Babam dürüstlük ve doğru insan sembolüydü. Çünkü seyitti. Onların yanlış yapma lüksü yoktu. Konuşmazdı pek, çok sohbet eden biri değildi. Ticarete başlarken ona, bana neler diyeceğini, vasiyetinin ne olacağını sordum. O bana, "Sana söyleyecek bir şeyim yok. Sen her şeyi bilen adamsın" Oysa hiçbir şey bilmiyordum. O, bana güven vermek için bunu yapıyordu. "Peki, bana para verdiniz, İstanbul'a vardım. İstanbul'da ne yapacağız" dedim. İki şey yapma dedi; faiz işleriyle uğraşma, harama bulaşma, git bu parayla ticaret yap, batarsan gel bana, söylediğim iki şeyi yaparsan benden bir şey isteme, bu dediğim iki şeyi yaparsan çok büyürsün.

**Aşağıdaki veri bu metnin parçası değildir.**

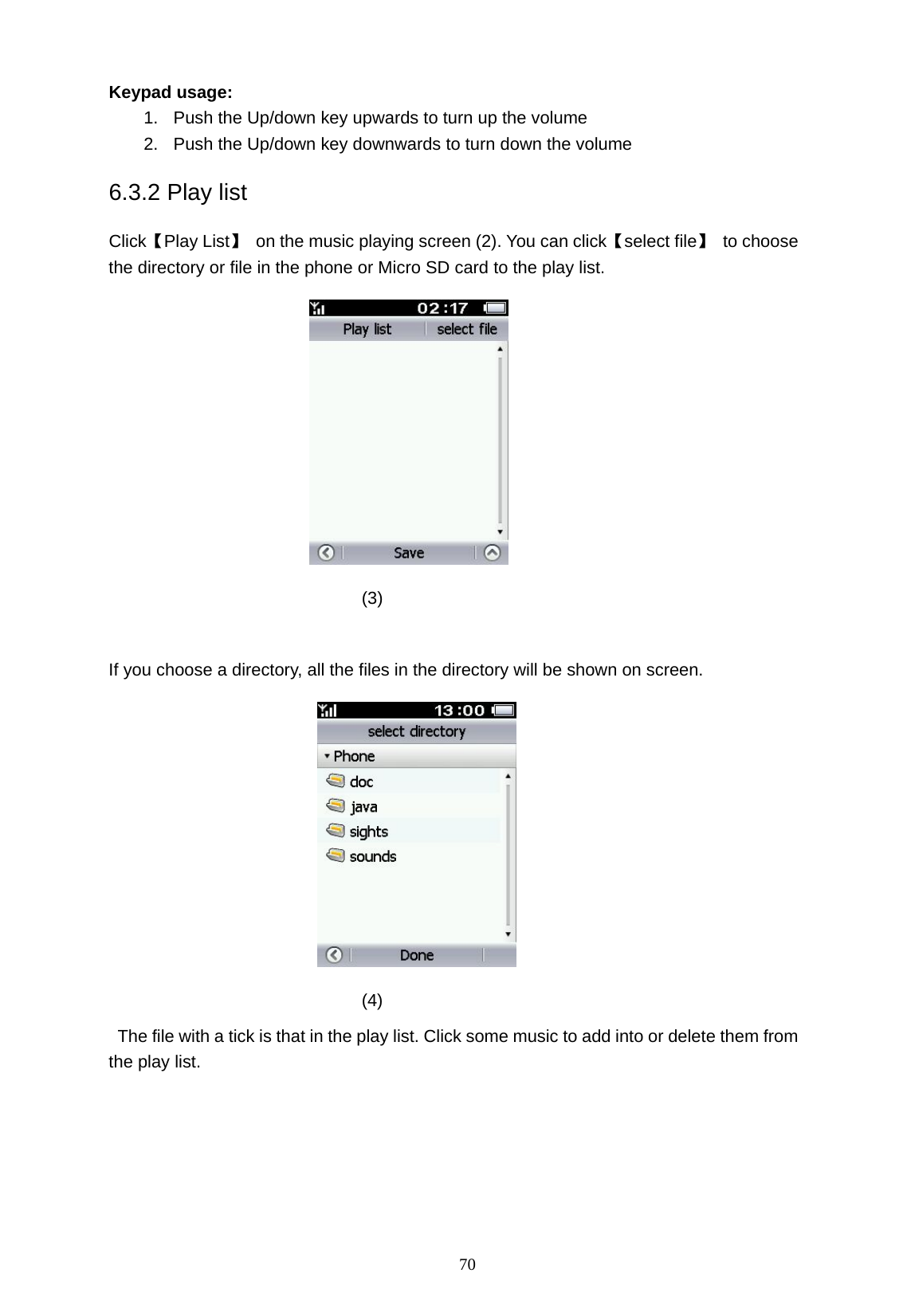   70 Keypad usage: 1.  Push the Up/down key upwards to turn up the volume 2.  Push the Up/down key downwards to turn down the volume 6.3.2 Play list Click【Play List】  on the music playing screen (2). You can click【select file】 to choose the directory or file in the phone or Micro SD card to the play list.          (3)  If you choose a directory, all the files in the directory will be shown on screen.       (4)   The file with a tick is that in the play list. Click some music to add into or delete them from the play list.   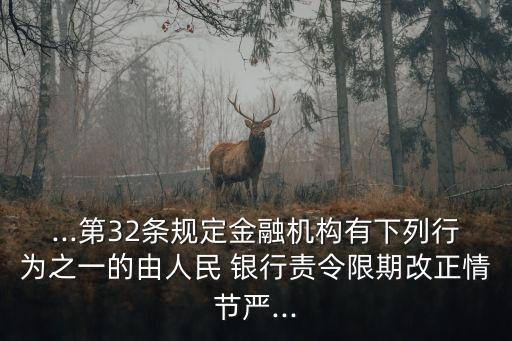 ...第32條規(guī)定金融機構(gòu)有下列行為之一的由人民 銀行責令限期改正情節(jié)嚴...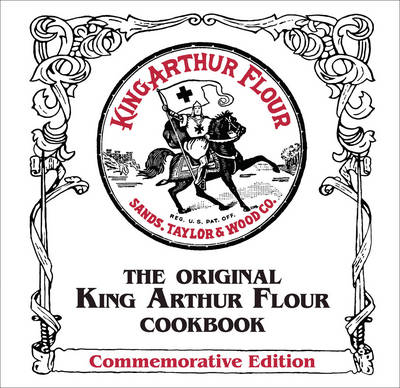 The Original King Arthur Flour Cookbook - Brinna Sands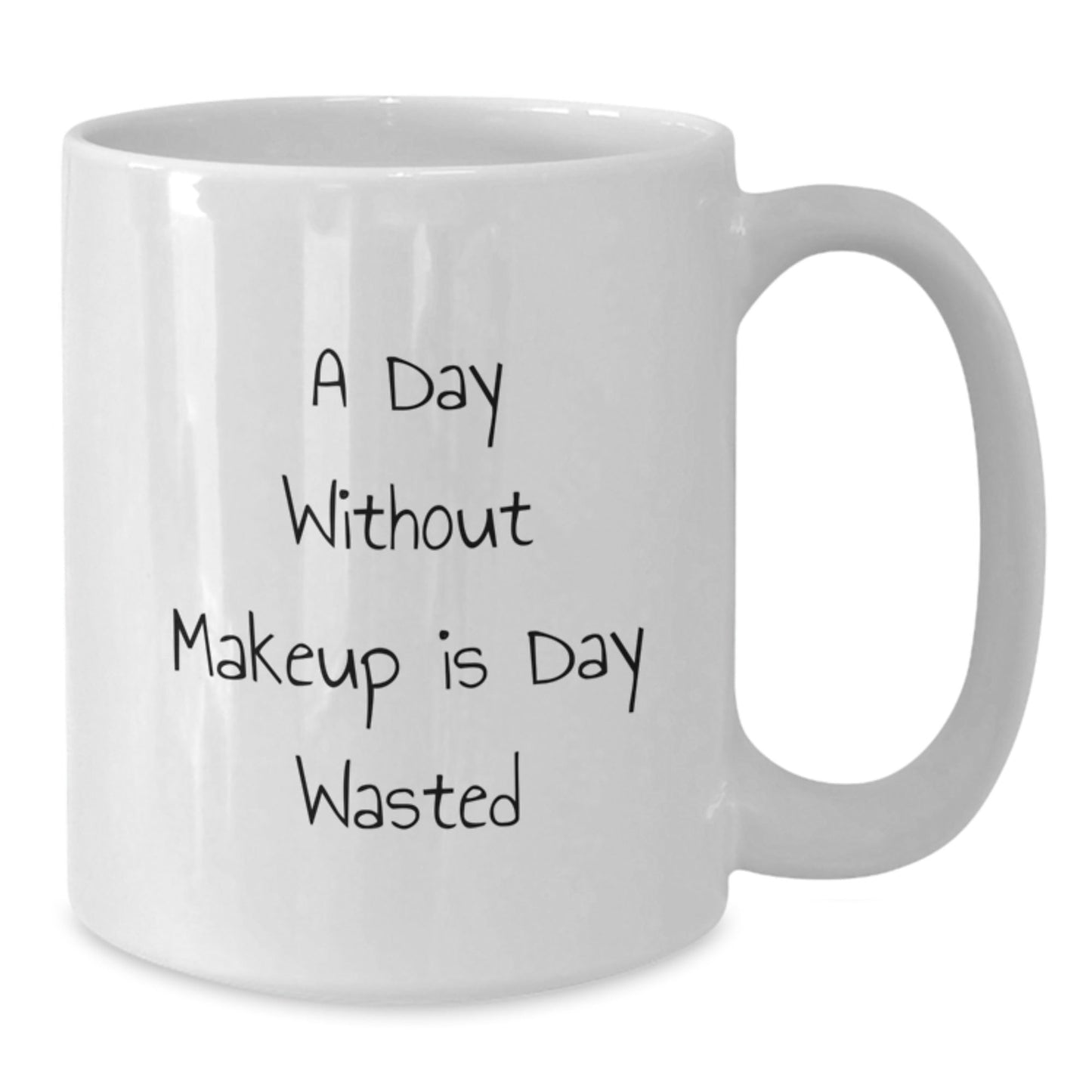 Funny Makeup Quotes Gifts for Women Friends from - A Day Without Makeup Is Day Wasted White Coffee Mug, 11oz or 15oz Capacity, Ceramic, Microwave and Dishwasher Safe - The Buy Boom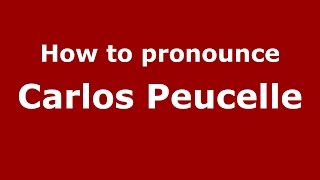 How to pronounce Carlos Peucelle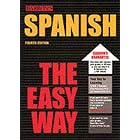 Spanish the Easy Way (Easy Way Series) by Ruth J. Silverstein, et al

Peki sizce basarınızdaki etkenler neler oldu?
Başarımın birkaç tane sırrı var. Birincisi, karşıdaki insanlara en az sizin kadar hak vermelisiniz. İkincisi çalışanların hakkını yememelisiniz. Üçüncüsü, varlığınızın büyümesini sağlarken haksızlıklara meyil etmemeniz.

Siz aynı zamanda da DEİK Yönetim Kurulu Üyesi ve İspanya İş Konseyi Başkanısınız. DEİK'in iş dünyasında nasıl konumlandırıyorsunuz? 

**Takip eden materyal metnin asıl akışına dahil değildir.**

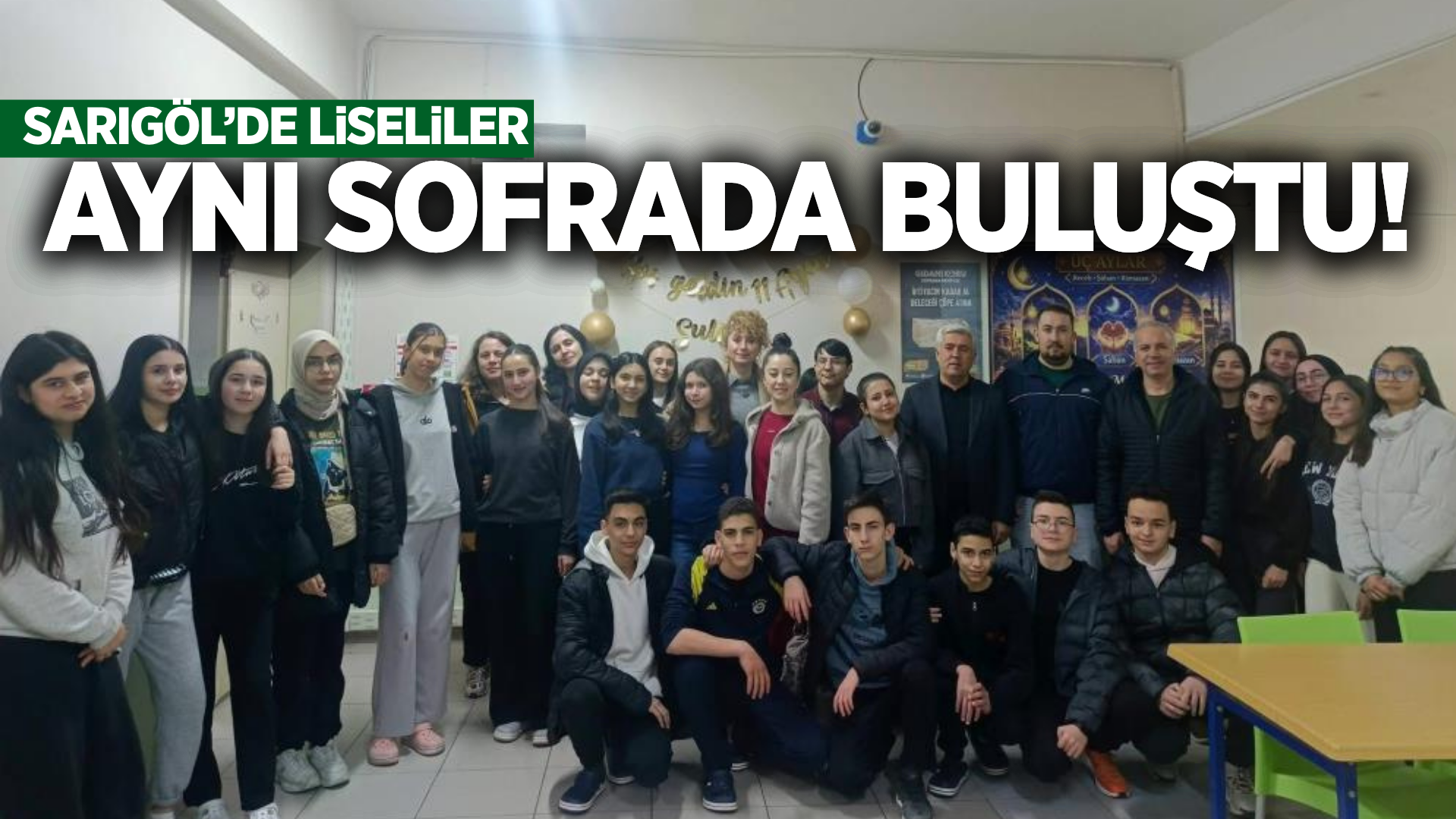 Sarıgöl'de 150 öğrenci iftar sofrasında bir araya geldi!
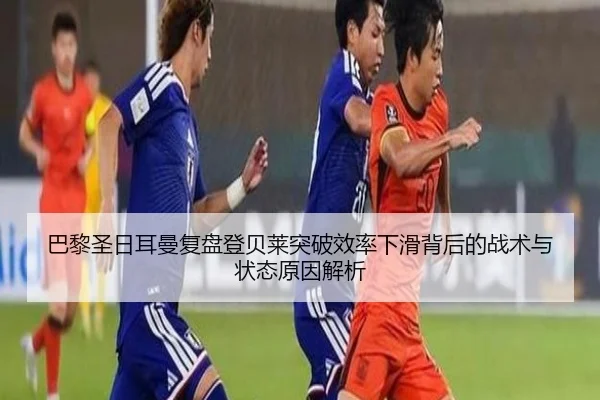 巴黎圣日耳曼复盘登贝莱突破效率下滑背后的战术与状态原因解析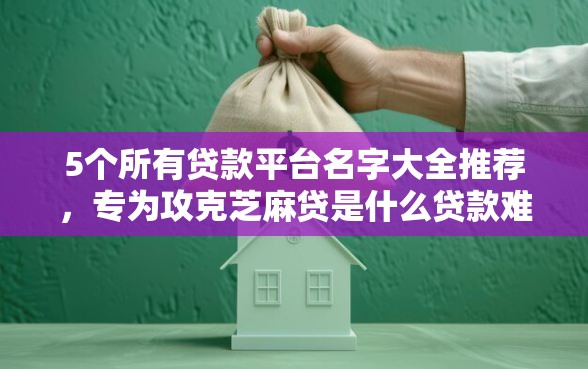 5个所有贷款平台名字大全推荐，专为攻克芝麻贷是什么贷款难题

DEİK, TOBB şemsiyesi altında, iş adamlarımıza hem dışarıda, hem içeride organizasyon yaratıp, ihracat, pazarlama ve yatırım transferini yapan kurumdur. Aynı zamanda, 50'nin üzerinde ülkede ticaret, 100'ün üzerinde ülkenin de Türkiye'de yatırımını sağlamıştır. 100 kurum üzerinde kurum getirmiştir Türkiye'ye. Özelleştirmede Türkiye'nin çok büyük reklamını yapmıştır. DEİK bugün TOBB Başkanı Sayın Hisarcıklıoğlu'nun çok büyük çalışmalarıyla hayatını sürdürüyor, işlerini yapıyor. Türkiye'nin bütün müstesna şirketleri ve işadamları bize üyedir. DEİK'in en doğru ve kurumsal hizmetlerinden bir tanesi de ticari komünikasyonu hazırlayacak zemin ve kişi eğitmesidir. Dolayısıyla DEİK'i ben önemsiyorum. İmkan ve zaman oldukça oraya hizmet veriyorum. Ayrıca, DEİK olarak 34 yönetim kurulu üyemizle ve icra kurulumuzla, Türkiye'nin uluslararası platformda aşama sağlayabilmesi için Yönetim Kurulu Başkanımız M. Rıfat Hisarcıklıoğlu'nun ensemizde boza pişirdiğini ve yoğun çalıştığını görüyor ve takdir ediyorum. İcra Kurulu toplantılarında Sayın Rona Yırcalı, asker yoklaması gibi büyük efor sağlayarak çalışıyor.

İspanya İs Konseyi'nin Türkiye'ye ve iş dünyasına kazandırdıklarını anlatabilir misiniz? 
DEİK kurulduğunda, Türkiye ile İspanya arasında yaklaşık 60 milyon dolar ihracat, 600 milyon dolar civarında da ithalat yapılıyordu. DEİK kurulduktan sonra, 150'nin üzerinde seyahat yaptık ve 10 milyar dolara yaklaşan ithalat, ihracat, pazarlama ve yatırım miktarına ulaştık. Türkiye'nin İspanya'da tanınmasında DEİK'in çok büyük payı var. İspanya bugün, Avrupa Birliğinde bize arkasını dönmeyen, Türkiye'nin Avrupa Birliğine girmesini çabalayan bir tutum içinde. Bu sürede İspanya'ya ayrı fraksiyonlarda üç ayrı hükümet gelmesine karşın, Türkiye aleyhine hiçbir tutum içine girmediler. İspanya'yı Türkiye'nin en yakın dostu ilan ediyorum ben. Ömrümün birkaç yılı İspanya'ya hizmet vererek geçti. Ama değdi. Ciddi krediler verdiler bize.